Text under study>
_ _ _ _

9. Discrete BIC Score
9.1. Summary
The Discrete BIC Score is a BIC-type score for discrete Bayesian network structures. It evaluates DAGs where each node has a multinomial conditional probability table (CPT) given its parents.
9.2. When to use
All variables are discrete (categorical).
You are learning a DAG using FGES, BOSS, GRaSP, or similar algorithms on discrete data.
You want a score derived from the multinomial likelihood with a BIC penalty.
9.3. Model class
Discrete Bayes nets with CPTs for each node given its parents.
No latent variables (unless explicitly modeled in a more complex framework).
9.4. Score form (conceptual)
The score has the form:
BIC = 2 * logL − k * ln(N)
where logL is the log-likelihood under the multinomial parameter estimates,
k is the number of free CPT parameters, and N is the sample size.

_ _ _ _

Dataset entries
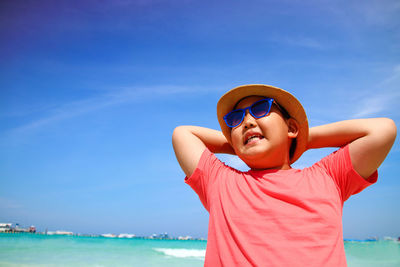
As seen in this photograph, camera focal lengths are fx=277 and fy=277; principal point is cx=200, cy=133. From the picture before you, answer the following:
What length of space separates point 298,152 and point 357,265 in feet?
41.5

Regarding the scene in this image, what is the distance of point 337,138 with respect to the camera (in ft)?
6.50

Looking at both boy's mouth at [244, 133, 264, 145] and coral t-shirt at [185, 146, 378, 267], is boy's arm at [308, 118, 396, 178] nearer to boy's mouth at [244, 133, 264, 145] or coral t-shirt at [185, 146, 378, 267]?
coral t-shirt at [185, 146, 378, 267]

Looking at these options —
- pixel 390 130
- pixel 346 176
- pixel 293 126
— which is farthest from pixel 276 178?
pixel 390 130

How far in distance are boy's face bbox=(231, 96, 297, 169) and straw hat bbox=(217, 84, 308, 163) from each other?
0.34 feet

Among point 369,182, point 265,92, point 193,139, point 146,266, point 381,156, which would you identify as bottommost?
point 146,266

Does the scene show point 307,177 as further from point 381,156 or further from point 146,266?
point 146,266

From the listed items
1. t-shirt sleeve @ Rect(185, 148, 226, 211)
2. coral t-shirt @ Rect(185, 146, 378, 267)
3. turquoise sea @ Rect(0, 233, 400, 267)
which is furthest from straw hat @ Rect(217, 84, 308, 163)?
turquoise sea @ Rect(0, 233, 400, 267)

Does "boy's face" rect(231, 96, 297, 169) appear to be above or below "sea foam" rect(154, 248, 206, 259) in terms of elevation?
above

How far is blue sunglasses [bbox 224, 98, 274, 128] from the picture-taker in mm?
1953

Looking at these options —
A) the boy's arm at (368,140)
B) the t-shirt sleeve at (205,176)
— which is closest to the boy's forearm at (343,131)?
the boy's arm at (368,140)

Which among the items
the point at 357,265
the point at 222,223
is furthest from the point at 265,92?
the point at 357,265

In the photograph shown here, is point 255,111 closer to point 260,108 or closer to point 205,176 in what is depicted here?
point 260,108

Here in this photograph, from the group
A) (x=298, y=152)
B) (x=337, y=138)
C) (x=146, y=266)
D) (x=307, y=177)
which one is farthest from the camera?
(x=146, y=266)

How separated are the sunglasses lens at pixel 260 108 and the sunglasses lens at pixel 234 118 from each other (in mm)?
106
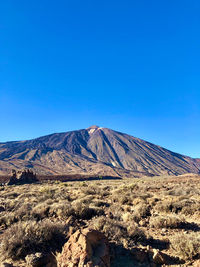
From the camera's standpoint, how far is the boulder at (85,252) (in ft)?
9.64

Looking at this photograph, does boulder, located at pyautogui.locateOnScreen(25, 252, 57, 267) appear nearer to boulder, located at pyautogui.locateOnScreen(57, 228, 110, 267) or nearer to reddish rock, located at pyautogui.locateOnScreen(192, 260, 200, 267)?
boulder, located at pyautogui.locateOnScreen(57, 228, 110, 267)

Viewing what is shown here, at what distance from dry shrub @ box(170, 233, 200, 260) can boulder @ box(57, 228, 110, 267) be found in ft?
6.18

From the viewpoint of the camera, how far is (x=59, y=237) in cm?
470

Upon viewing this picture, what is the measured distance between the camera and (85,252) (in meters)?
3.04

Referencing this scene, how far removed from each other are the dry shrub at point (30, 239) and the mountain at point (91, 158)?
3427 inches

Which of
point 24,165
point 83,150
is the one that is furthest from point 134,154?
point 24,165

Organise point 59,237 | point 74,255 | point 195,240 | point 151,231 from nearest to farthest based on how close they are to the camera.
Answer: point 74,255, point 195,240, point 59,237, point 151,231

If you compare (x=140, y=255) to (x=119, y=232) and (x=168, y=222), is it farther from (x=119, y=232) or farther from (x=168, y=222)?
(x=168, y=222)

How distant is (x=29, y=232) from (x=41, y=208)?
140 inches

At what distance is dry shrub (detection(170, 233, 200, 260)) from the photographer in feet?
12.3

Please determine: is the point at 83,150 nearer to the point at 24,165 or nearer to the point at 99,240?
the point at 24,165

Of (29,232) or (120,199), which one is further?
(120,199)

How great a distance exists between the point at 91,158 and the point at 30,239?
144m

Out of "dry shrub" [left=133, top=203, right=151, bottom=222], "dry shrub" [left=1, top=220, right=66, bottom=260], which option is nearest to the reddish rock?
"dry shrub" [left=1, top=220, right=66, bottom=260]
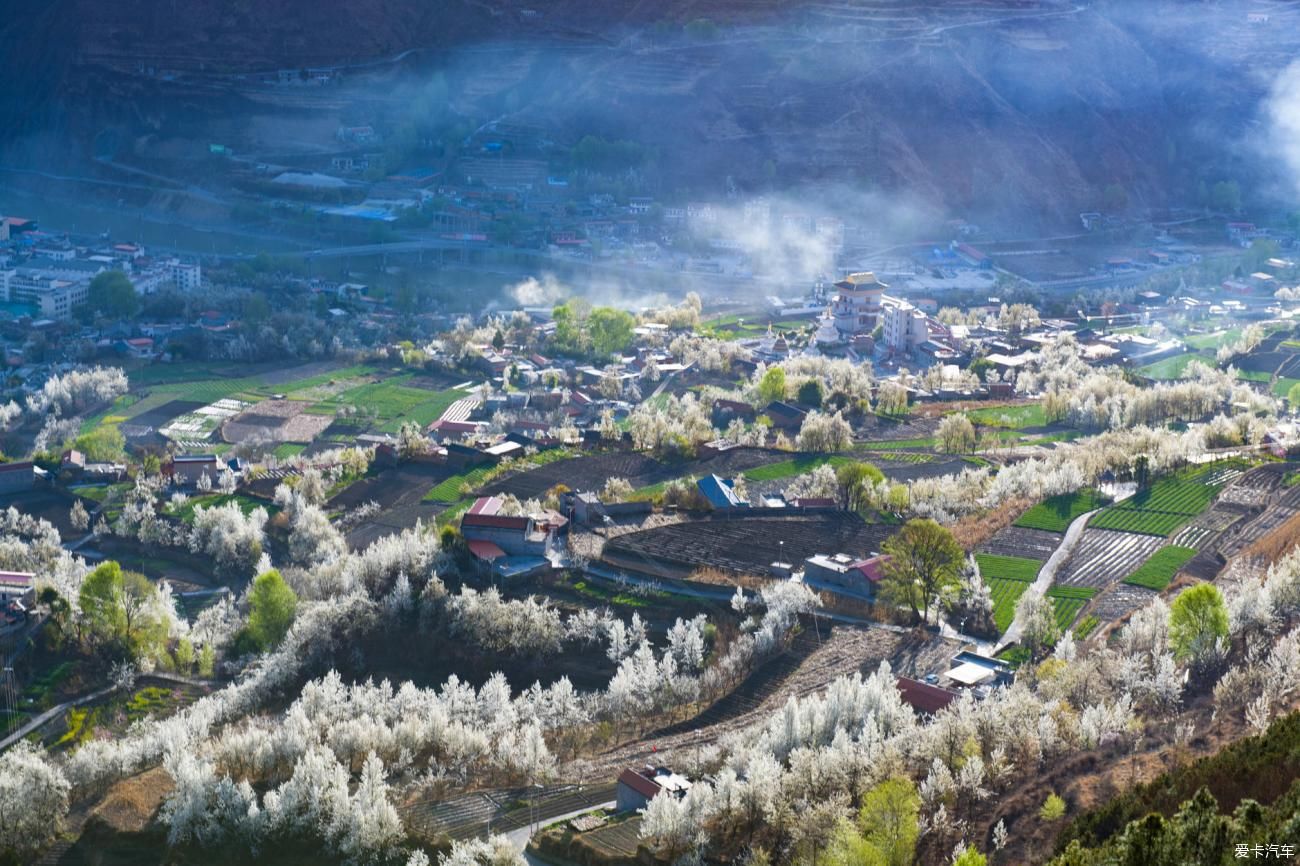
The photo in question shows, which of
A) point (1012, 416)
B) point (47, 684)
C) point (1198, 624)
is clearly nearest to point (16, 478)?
point (47, 684)

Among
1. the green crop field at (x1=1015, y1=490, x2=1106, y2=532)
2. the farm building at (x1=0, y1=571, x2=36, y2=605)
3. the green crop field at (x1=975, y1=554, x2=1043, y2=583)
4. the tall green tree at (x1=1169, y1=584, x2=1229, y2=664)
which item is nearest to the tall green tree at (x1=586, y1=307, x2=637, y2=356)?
the green crop field at (x1=1015, y1=490, x2=1106, y2=532)

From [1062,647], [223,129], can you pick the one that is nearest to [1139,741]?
[1062,647]

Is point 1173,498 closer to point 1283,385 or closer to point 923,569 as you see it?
point 923,569

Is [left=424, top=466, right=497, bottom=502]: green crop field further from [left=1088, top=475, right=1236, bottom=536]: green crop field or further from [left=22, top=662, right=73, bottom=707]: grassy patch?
[left=1088, top=475, right=1236, bottom=536]: green crop field

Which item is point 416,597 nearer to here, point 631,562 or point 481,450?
point 631,562

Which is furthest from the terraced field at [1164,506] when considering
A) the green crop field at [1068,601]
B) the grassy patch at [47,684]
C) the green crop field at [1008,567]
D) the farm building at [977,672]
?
the grassy patch at [47,684]

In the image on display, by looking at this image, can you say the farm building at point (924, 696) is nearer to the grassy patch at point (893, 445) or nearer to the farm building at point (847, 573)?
the farm building at point (847, 573)
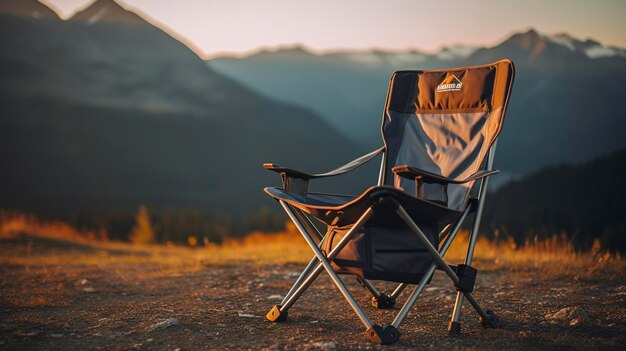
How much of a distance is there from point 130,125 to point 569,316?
133 m

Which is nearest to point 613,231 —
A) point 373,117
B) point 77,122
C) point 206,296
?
point 206,296

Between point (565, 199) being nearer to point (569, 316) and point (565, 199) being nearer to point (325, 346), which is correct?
point (569, 316)

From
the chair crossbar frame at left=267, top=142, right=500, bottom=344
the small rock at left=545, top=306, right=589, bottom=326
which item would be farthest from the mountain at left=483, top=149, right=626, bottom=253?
the chair crossbar frame at left=267, top=142, right=500, bottom=344

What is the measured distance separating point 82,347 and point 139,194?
108m

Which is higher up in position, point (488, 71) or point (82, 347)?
point (488, 71)

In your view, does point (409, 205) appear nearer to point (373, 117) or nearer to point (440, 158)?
point (440, 158)

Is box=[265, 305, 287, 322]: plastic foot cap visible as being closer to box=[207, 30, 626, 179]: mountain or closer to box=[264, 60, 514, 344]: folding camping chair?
box=[264, 60, 514, 344]: folding camping chair

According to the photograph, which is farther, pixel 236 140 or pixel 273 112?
pixel 273 112

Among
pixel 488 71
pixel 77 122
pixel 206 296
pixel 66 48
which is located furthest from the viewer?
pixel 66 48

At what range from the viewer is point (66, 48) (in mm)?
147875

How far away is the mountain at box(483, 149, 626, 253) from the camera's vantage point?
126 ft

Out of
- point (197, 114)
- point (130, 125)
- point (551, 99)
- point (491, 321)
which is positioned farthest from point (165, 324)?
point (197, 114)

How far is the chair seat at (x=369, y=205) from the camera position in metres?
2.43

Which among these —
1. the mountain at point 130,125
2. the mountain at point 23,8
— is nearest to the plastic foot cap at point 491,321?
the mountain at point 130,125
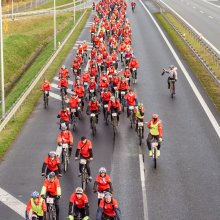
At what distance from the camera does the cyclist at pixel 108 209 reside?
15.6 metres

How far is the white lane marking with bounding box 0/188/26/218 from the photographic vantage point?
1830cm

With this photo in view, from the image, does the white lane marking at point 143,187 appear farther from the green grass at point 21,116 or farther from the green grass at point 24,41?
the green grass at point 24,41

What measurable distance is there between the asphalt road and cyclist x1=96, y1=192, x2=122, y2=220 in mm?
35619

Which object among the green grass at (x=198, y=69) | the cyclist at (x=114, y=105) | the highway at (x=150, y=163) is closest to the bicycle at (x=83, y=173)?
the highway at (x=150, y=163)

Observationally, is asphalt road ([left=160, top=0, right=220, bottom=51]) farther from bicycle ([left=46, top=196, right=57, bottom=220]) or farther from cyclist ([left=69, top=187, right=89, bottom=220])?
cyclist ([left=69, top=187, right=89, bottom=220])

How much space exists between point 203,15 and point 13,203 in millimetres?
63730

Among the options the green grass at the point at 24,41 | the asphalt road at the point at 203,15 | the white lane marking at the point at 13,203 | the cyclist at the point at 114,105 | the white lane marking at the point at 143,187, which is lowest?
the green grass at the point at 24,41

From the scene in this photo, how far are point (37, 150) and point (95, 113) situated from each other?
10.6 ft

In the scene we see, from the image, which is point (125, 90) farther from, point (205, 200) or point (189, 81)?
point (205, 200)

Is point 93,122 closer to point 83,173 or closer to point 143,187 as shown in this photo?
point 83,173

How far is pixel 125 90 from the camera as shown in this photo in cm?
2936

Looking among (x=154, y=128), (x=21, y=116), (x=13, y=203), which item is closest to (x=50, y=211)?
(x=13, y=203)

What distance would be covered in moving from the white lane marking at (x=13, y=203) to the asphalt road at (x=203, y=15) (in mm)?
33233

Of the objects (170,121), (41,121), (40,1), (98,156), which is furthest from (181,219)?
(40,1)
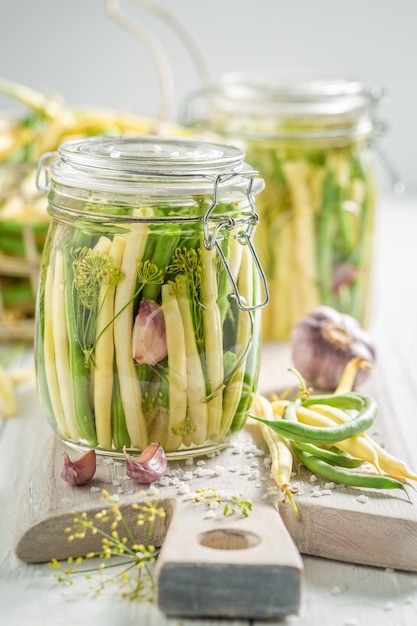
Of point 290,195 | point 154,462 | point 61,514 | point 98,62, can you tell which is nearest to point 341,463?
point 154,462

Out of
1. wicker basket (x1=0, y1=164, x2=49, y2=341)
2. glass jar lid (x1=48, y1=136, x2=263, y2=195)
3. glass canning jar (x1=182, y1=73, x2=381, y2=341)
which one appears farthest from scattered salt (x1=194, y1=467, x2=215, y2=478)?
wicker basket (x1=0, y1=164, x2=49, y2=341)

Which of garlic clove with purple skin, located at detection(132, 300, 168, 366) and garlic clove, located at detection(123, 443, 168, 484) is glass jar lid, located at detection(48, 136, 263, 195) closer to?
garlic clove with purple skin, located at detection(132, 300, 168, 366)

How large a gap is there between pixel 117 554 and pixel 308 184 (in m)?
1.08

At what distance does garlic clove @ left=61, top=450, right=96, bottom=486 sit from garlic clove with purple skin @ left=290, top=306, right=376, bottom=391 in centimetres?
59

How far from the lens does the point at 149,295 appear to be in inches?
57.3

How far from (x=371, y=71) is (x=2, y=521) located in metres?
3.45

_ _ _ _

What to do>
1. Echo the Discrete BIC Score text from "No latent variables" to "logL − k * ln(N)".
2. Decide whether each statement agrees with the Discrete BIC Score text, answering yes or no and quoting the words of the text that settle it. (a) The score is intended for data in which all variables are continuous. (b) In the score formula, N stands for the sample size. (c) The model class includes latent variables by default.
3. Pick up the Discrete BIC Score text after its final sentence and carry it on.

Exercise answers>
1.
No latent variables (unless explicitly modeled in a more complex framework).
9.4. Score form (conceptual)
The score has the form:
BIC = 2 * logL − k * ln(N)

2.
(a) No: "All variables are discrete (categorical)."
(b) Yes: "N is the sample size."
(c) No: "No latent variables (unless explicitly modeled in a more complex framework)."

3.
9.5. Parameters
Parameter (camelCase) |
Description |
|---|---|
|
Double ≥ 0.0. The penalty multiplier “c” in a BIC-type criterion (for example, a score of the form 2·log-likelihood minus c·k·log(N), where k is the number of free parameters and N is the sample size). Larger values impose a stronger complexity penalty and yield sparser graphs; smaller values allow denser graphs. Typical defaults are around 1–2. |
|
Double ≥ 0.0. Structure prior coefficient controlling a binomial-style prior on the number of parents per node. When 0.0 (default), the score uses essentially a flat structure prior. Increasing this value encodes a stronger preference for a particular expected in-degree and can bias the search toward graphs whose parent counts match that prior. |
9.6. Strengths
Standard score for discrete Bayesian networks.
Easy to compute from counts and CPT cardinalities.
9.7. Limitations
Sensitive to sparse contingency tables; can be unstable when many cells have low counts.
Assumes multinomial sampling and no model misspecification.